Overall, I think they have done a decent job in coming up with acceptable English equivalents for hundreds of terms that foreign visitors to China are likely to encounter in public service areas.  There are still, however, a few items that could stand improvement.  For example, in the list of foods and drinks, "Daoxiao Noodles" will be less than transparent for "dāoxiāomiàn 刀削面" ("[knife] sliced / planed noodles").  Ditto for "Lamian Noodles", which they offer for "lāmiàn 拉面" ("hand-pulled / drawn / stretched noodles").  It would probably be better to avoid translating the latter term as "ramen", even though they are cognate, since that would undoubtedly make travellers think of the Japanese variety.

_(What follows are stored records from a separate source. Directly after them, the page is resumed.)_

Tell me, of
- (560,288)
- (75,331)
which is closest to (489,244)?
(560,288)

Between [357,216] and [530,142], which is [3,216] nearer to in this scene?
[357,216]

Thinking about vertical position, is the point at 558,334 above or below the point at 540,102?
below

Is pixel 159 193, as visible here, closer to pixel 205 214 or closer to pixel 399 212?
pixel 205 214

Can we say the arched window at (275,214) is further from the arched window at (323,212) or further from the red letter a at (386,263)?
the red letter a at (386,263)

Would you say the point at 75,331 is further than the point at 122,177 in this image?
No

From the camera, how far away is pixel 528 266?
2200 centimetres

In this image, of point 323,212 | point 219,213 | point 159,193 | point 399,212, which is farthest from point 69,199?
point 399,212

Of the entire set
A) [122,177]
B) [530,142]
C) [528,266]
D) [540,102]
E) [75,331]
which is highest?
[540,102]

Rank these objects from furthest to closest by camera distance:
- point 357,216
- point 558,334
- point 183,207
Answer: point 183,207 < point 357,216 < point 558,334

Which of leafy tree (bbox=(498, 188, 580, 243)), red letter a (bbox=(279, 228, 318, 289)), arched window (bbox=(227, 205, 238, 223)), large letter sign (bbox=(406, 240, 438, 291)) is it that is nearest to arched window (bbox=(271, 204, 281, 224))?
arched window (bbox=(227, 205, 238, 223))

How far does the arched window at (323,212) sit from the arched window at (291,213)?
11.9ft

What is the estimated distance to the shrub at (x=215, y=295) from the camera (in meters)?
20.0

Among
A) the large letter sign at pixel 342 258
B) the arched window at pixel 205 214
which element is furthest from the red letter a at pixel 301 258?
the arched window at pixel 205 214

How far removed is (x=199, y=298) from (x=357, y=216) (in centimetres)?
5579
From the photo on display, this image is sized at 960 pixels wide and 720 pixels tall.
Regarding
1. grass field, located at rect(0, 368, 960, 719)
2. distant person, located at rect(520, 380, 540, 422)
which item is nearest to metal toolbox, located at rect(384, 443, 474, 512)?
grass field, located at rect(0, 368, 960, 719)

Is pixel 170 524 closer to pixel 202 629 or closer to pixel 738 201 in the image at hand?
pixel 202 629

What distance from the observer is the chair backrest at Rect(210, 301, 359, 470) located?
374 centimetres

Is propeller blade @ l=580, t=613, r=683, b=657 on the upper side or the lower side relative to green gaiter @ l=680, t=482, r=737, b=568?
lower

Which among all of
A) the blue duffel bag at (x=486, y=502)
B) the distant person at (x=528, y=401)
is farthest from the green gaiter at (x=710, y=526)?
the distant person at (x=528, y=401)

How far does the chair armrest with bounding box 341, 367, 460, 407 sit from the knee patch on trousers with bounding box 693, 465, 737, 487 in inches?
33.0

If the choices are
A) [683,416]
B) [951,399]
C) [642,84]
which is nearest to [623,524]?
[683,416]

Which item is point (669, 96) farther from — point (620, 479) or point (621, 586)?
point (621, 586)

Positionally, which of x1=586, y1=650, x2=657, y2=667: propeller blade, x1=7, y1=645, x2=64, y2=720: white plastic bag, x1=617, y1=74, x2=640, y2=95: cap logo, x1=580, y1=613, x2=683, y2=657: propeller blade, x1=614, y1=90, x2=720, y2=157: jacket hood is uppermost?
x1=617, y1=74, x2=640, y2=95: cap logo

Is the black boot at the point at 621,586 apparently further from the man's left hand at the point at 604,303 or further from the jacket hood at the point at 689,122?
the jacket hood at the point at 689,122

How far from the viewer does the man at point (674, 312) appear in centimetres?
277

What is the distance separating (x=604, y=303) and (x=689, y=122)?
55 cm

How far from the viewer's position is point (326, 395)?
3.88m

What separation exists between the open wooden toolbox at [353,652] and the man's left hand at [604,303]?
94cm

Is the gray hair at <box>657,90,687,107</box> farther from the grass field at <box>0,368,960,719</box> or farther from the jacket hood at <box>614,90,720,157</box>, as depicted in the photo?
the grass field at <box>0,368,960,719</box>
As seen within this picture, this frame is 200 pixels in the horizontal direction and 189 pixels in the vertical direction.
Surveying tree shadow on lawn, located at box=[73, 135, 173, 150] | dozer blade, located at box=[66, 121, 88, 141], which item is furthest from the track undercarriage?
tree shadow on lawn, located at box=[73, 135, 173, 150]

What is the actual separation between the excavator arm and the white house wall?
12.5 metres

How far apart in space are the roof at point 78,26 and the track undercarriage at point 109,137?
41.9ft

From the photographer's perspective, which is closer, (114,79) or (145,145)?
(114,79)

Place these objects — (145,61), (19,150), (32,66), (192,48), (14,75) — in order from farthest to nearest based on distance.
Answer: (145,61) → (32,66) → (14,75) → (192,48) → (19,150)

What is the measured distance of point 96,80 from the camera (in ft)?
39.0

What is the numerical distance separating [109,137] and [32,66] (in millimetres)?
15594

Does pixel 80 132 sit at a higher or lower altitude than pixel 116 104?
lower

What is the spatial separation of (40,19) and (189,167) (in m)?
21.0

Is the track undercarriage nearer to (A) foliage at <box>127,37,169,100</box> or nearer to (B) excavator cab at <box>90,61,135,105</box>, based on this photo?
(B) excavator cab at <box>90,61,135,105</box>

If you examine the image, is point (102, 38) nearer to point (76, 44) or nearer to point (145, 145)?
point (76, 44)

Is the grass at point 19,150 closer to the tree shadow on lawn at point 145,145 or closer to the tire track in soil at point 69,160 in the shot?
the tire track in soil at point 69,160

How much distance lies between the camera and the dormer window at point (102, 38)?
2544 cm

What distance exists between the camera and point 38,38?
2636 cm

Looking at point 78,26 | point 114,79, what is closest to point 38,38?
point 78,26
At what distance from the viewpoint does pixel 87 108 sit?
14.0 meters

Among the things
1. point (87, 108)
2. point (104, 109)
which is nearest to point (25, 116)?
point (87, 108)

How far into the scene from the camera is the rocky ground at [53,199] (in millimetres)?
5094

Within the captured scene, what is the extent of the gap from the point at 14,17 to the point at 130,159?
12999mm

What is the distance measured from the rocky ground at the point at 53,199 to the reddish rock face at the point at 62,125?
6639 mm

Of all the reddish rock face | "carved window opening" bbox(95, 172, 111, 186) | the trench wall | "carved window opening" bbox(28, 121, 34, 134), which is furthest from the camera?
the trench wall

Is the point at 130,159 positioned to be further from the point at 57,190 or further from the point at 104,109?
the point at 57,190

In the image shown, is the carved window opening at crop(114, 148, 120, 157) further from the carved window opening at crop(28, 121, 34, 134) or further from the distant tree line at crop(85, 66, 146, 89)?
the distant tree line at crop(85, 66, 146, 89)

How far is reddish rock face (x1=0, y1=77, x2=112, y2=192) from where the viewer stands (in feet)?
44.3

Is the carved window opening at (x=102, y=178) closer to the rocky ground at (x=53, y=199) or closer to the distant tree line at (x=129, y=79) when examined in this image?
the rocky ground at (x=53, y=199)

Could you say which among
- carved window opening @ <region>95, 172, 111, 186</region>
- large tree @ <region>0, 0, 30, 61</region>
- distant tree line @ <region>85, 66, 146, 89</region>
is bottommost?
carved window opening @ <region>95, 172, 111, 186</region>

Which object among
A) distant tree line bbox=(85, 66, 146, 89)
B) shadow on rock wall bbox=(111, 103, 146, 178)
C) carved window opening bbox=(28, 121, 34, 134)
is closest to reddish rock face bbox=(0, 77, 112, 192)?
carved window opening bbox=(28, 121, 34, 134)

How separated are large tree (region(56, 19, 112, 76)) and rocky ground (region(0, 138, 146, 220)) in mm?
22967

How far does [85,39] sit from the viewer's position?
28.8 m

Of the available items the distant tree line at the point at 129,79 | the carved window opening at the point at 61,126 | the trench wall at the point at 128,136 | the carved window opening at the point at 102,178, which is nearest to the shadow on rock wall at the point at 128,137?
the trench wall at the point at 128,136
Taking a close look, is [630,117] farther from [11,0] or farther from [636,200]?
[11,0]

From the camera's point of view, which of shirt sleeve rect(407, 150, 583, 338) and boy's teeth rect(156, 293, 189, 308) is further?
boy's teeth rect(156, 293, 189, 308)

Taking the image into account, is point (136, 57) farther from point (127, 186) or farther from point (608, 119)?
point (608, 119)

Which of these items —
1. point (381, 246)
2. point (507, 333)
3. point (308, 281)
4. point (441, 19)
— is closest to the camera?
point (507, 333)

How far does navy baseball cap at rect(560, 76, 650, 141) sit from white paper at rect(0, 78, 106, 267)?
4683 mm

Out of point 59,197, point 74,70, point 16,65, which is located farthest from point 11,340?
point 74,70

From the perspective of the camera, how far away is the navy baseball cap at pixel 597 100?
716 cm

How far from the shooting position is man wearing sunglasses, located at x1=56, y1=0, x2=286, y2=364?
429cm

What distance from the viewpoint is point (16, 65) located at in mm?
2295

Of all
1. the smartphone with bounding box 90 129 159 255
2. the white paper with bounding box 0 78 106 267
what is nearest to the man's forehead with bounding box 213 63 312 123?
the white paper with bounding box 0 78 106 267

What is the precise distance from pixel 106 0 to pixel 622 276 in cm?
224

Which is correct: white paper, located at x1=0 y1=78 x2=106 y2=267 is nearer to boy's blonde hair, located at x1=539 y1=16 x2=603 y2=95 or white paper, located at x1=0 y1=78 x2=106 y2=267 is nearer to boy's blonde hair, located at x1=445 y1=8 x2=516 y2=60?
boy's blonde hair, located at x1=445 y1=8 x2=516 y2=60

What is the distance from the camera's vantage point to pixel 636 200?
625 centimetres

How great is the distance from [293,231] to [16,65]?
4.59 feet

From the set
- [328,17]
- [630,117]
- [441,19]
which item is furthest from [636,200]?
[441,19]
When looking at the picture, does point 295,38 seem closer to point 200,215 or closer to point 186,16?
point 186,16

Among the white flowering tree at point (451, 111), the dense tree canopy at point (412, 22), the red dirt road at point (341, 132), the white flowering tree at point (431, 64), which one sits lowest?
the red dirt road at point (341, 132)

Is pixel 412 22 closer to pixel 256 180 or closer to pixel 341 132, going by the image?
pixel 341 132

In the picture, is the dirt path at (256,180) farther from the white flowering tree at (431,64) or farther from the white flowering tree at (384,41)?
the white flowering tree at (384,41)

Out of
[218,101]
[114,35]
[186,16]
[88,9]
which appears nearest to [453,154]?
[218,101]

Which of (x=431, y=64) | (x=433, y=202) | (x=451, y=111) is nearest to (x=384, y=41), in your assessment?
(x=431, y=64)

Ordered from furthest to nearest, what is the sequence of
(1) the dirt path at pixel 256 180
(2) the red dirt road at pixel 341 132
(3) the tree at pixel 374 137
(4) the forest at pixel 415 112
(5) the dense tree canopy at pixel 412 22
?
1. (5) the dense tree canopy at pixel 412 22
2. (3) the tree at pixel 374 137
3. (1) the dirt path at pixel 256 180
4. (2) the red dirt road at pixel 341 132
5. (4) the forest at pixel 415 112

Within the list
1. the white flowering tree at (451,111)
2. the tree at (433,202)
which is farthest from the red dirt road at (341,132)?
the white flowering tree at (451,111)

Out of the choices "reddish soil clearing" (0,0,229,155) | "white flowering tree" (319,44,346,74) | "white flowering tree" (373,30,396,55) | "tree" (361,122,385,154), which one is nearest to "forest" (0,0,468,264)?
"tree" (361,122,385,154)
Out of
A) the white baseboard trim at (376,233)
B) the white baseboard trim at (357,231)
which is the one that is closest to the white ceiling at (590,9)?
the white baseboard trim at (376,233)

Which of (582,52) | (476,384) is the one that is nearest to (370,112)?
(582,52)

"Pulled noodles: Uyghur läghmän and Mandarin lāmiàn" (8/8/14)

"'And the greatest Japanese export to China is…'" (8/21/12)

For dòufu 豆腐 they give "Doufu or Bean Curd", but Westerners are familiar with "tofu", which has been naturalized in our languages and cuisines.

There are a few typos and misprints, e.g., "Youth Hosted" (i.e., "Youth Hostel") for qīngnián lǚshè 青年旅社 (the mistake comes from Baidu Fanyi [today at 11:57 a.m. EST]).

While this (signage for public service) is just the tip of the iceberg in dealing with the problem of Chinglish (it will be difficult to establish GB in many areas such as the media), still and all the government is to be commended for taking this giant step toward civilized language.

"Linguistic Advice in the Lavatory: Speaking Mandarin is a great convenience for everyone" (9/11/07)

"You aim too please" (6/20/16)

xiàng qián yī xiǎo bù, wénmíng yī dà bù 向前一小步,文明一大步
("one small step forward; one big step for civilization")

Among many other Language Log posts about progress toward civilization.

[h.t. Liwei Jiao]


  1. Jon Lennox said,

    December 3, 2017 @ 2:00 pm

    I understand why they don't want "ramen", but what's wrong with "lo mein"? Yes, it's from the Cantonese pronunciation, but that's how it's entered English.

  2. Colin McLarty said,

    December 3, 2017 @ 4:32 pm

    I don't think it would help at all for menus to describe刀削面 as sliced or planed noodles. For one thing many noodles in the west are sliced, but they are not 刀削面. And on the other hand I think it is a fine enough product, and distinctive enough, that it is a good idea to urge "Daoxiao Noodles" as a new name westerners can get to know.

  3. Matt said,

    December 3, 2017 @ 7:21 pm

    Yeah, one goal is clearly to influence how non-Chinese people think about these items—not as generic “pulled noodles,” but a specific identifiably Chinese kind. Not “tofu” like from Japan, “doufu” from China. (And fair enough, of course — every country would prefer its cultural products to be thought of by others as uniquely theirs, rather than a variation on what people already know from elsewhere.)

  4. B.Ma said,

    December 4, 2017 @ 2:29 am

    @Jon Lennox

    Lo mein (撈麵) is not the "Cantonese pronunciation" of ramen / lamian / ramyeon. The Cantonese pronunciation is laai1min6.

    Wikipedia can help:

  5. John Rohsenow said,

    December 4, 2017 @ 4:05 am

    As I may have mentioned before, some years back the owner of a local
    Chinese restaurant in Chicago's Chinatown came to me and my wife while we were eating dinner and asked me how to translate 空心菜 "kongxin cai".
    (This was before the days of smart phones, with instant look-up, etc.)
    After some thought we came up with "hollow core spinach" as a good
    compromise which would probably convey to the non-Chinese speaking
    customer what s/he was ordering.

  6. GALESL said,

    December 4, 2017 @ 10:51 am

    The very transparent translation "Patriotism Education Base" shows that while the war on Chinglish may be making progress, the war on Party-ish is far from over.

  7. Jared B said,

    December 7, 2017 @ 6:55 pm

    I accept the Chinese government's prerogative to be its own lexicographer when translating Chinese concepts in to English, but I do think they've missed the mark on the English concepts of grill versus barbecue.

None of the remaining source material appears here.